EU watchdog warns on potential for regulatory arbitrage in FX derivatives
The problem of international regulatory inconsistency for FX derivatives that are not centrally cleared is more serious than the debate about whether they should have an exemption from clearing, says the European Securities and Markets Authority (ESMA), the EU’s financial regulator.
Steven Maijoor, chairman of ESMA, told a conference in London on Wednesday that while many industry representatives had battled for an exemption from clearing obligations for FX derivatives – such as options and non-deliverable forwards – the potential for the US and Europe to treat the products differently was his greatest cause for concern. “The real issue on FX derivatives that only a few have spotted is not the clearing obligation but the bilateral collateralisation,” he said.
“The problem of international inconsistency and regulatory arbitrage is much more serious on margins for contracts that are not centrally cleared than on the clearing obligation.”
Maijoor said that, in the US, FX derivatives are fully exempted from the application of the Dodd-Frank Act. Therefore, the margin requirements for non-centrally cleared transactions would not apply. However, they will apply in the European Union, he said.

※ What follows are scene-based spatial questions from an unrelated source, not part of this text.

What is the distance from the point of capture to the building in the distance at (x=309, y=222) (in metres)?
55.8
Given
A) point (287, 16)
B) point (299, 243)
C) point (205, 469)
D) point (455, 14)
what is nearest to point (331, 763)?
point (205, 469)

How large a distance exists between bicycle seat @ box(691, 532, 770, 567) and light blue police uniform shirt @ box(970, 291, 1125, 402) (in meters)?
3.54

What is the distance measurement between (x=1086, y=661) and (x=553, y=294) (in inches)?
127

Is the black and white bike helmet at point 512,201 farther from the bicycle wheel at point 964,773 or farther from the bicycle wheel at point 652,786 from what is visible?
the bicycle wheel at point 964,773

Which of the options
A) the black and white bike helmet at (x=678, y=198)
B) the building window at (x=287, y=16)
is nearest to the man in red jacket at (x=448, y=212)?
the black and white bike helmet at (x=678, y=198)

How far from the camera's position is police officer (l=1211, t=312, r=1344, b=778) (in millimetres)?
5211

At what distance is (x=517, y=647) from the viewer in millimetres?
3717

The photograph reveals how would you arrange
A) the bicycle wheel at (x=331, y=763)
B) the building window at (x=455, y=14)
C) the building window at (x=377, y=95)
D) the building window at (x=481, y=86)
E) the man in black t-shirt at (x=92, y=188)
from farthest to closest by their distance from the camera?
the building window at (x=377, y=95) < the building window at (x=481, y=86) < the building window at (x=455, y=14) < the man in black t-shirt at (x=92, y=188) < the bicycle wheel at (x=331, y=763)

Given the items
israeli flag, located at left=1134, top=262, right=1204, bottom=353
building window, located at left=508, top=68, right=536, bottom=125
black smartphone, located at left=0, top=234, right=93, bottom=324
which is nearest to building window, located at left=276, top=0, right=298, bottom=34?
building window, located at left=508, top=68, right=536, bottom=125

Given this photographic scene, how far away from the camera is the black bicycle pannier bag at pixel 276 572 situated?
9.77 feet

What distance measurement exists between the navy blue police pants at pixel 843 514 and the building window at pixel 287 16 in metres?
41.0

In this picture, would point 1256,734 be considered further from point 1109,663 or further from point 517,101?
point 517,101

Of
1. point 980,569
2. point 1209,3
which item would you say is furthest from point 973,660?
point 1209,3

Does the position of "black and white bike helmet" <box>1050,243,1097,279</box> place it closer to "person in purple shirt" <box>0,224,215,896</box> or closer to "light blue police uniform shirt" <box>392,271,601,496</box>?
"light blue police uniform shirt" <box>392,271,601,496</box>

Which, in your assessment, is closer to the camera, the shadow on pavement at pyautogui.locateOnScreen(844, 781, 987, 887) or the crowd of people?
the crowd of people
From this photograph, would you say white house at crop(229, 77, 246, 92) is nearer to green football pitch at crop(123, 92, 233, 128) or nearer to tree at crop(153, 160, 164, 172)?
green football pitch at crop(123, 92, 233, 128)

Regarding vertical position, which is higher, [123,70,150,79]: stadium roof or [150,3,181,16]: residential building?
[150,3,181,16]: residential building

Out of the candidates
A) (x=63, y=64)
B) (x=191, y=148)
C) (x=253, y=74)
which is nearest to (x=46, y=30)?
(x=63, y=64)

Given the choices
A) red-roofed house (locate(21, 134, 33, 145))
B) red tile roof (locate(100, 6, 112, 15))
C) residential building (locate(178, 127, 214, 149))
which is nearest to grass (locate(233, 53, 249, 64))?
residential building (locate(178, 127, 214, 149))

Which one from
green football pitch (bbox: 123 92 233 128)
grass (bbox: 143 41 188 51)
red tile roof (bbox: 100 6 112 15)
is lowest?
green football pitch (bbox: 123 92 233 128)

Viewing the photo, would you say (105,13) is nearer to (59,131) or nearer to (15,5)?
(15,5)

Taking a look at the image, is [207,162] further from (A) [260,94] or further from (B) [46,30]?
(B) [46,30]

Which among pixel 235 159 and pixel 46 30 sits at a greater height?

“Let me be clear, I am not calling for a similar exemption,” he added. “The European approach is consistent because it looks at the overall risks of derivatives markets and at all the market players.
“However, it should be recalled that we have a common objective established by the G20 and the introduction of significant local exceptions risk compromising the global picture.”
Maijoor declined to discuss whether the clearing obligation should or should not apply to FX derivatives.
“Any conclusion on that is simply too premature considering the many aspects that ESMA needs to take into account before applying the clearing obligation to any class of derivatives,” he said.